Cuatro portadores llegaron y arrojaron el pesado cadáver delante de nosotros. Apenas tendido en el suelo, ya los chacales alzaron sus voces. Como irresistiblemente atraído por hilos, cada uno se acercó, arrastrando el vientre en la tierra, inseguro. Se habían olvidado de los árabes, habían olvidado el odio; la obliteradora presencia del cadáver reciamente exudante los hechizaba. Ya uno de ellos se colgaba del cuello y con el primer mosdisco encontraba la arteria. Como una pequeña bomba rabiosa que quiere apagar a cualquier precio y al mismo tiempo sin éxito un prepotente incendio, cada músculo de su cuerpo zamarreaba y palpitaba en su puesto. Y ya todos se apilaban en igual trabajo, formando como una montaña encima del cadáver.

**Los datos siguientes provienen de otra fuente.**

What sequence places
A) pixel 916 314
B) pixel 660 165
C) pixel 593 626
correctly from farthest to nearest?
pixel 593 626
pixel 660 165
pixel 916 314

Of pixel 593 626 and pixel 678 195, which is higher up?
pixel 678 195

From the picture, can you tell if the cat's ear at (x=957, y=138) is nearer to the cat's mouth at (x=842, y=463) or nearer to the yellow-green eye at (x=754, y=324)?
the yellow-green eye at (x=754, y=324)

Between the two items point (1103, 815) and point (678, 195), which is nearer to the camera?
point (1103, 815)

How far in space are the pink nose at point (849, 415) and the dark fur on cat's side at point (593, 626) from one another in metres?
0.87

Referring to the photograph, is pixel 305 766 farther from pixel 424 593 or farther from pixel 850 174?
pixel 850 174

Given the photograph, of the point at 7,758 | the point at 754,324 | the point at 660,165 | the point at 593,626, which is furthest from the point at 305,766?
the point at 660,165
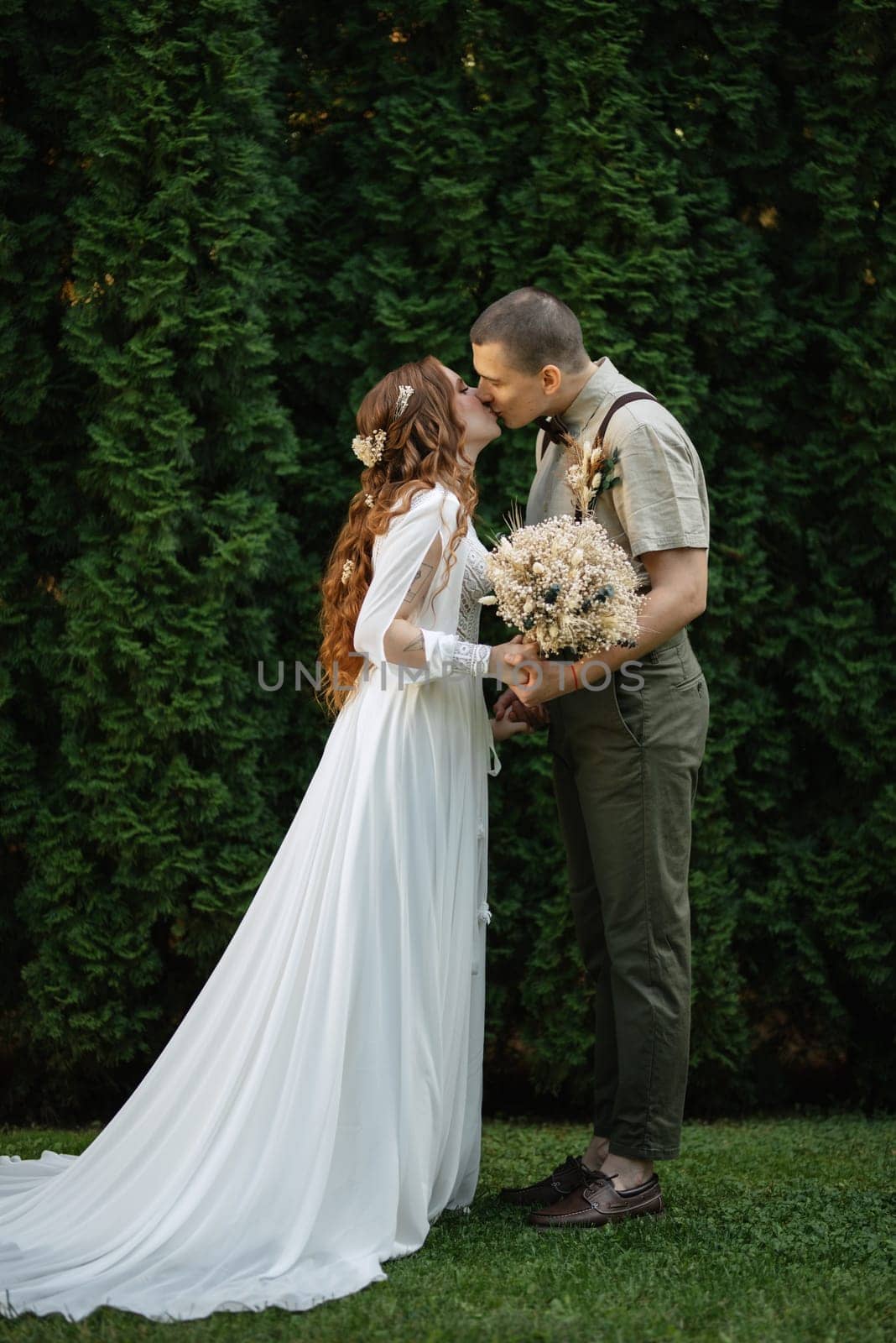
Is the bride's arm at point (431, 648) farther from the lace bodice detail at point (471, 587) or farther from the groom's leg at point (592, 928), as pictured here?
the groom's leg at point (592, 928)

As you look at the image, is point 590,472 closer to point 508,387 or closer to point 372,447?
point 508,387

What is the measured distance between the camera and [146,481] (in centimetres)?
466

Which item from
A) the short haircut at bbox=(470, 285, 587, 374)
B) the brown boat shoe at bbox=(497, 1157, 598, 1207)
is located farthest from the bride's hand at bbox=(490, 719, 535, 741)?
the brown boat shoe at bbox=(497, 1157, 598, 1207)

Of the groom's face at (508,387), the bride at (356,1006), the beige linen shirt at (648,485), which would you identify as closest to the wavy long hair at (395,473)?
the bride at (356,1006)

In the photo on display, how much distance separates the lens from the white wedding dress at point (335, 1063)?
299 centimetres

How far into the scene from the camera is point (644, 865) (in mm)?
3484

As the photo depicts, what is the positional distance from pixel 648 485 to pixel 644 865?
40.3 inches

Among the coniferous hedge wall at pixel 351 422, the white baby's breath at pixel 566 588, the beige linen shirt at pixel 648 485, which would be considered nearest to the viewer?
the white baby's breath at pixel 566 588

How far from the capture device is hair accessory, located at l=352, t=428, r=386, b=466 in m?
3.48

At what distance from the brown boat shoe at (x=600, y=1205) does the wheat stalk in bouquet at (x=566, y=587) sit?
1.48 meters

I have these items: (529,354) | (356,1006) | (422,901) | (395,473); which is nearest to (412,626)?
(395,473)

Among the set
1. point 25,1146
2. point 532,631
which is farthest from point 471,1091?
point 25,1146

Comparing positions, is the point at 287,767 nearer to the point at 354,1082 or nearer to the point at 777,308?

En aquel momento el jefe restalló el severo látigo a diestra y siniestra. Los chacales alzaron la cabeza, a medias entre la borrachera y el desfallecimiento, vieron a los árabes ante ellos, sintieron el látigo en el hocico, dieron un salto atrás y corrieron un trecho a reculones. Pero la sangre del camello formaba ya un charco, humeaba a lo alto, en muchos lugares el cuerpo estaba desgarrado. No pudieron resistir; otra vez estuvieron allí; otra vez el jefe alzó el látigo; yo retuve su brazo.
—Tienes razón, señor —dijo—, dejémoslos en su oficio; por otra parte es tiempo de partir. Ya los has visto. Prodigiosos animales, ¿no es cierto? ¡Y cómo nos odian!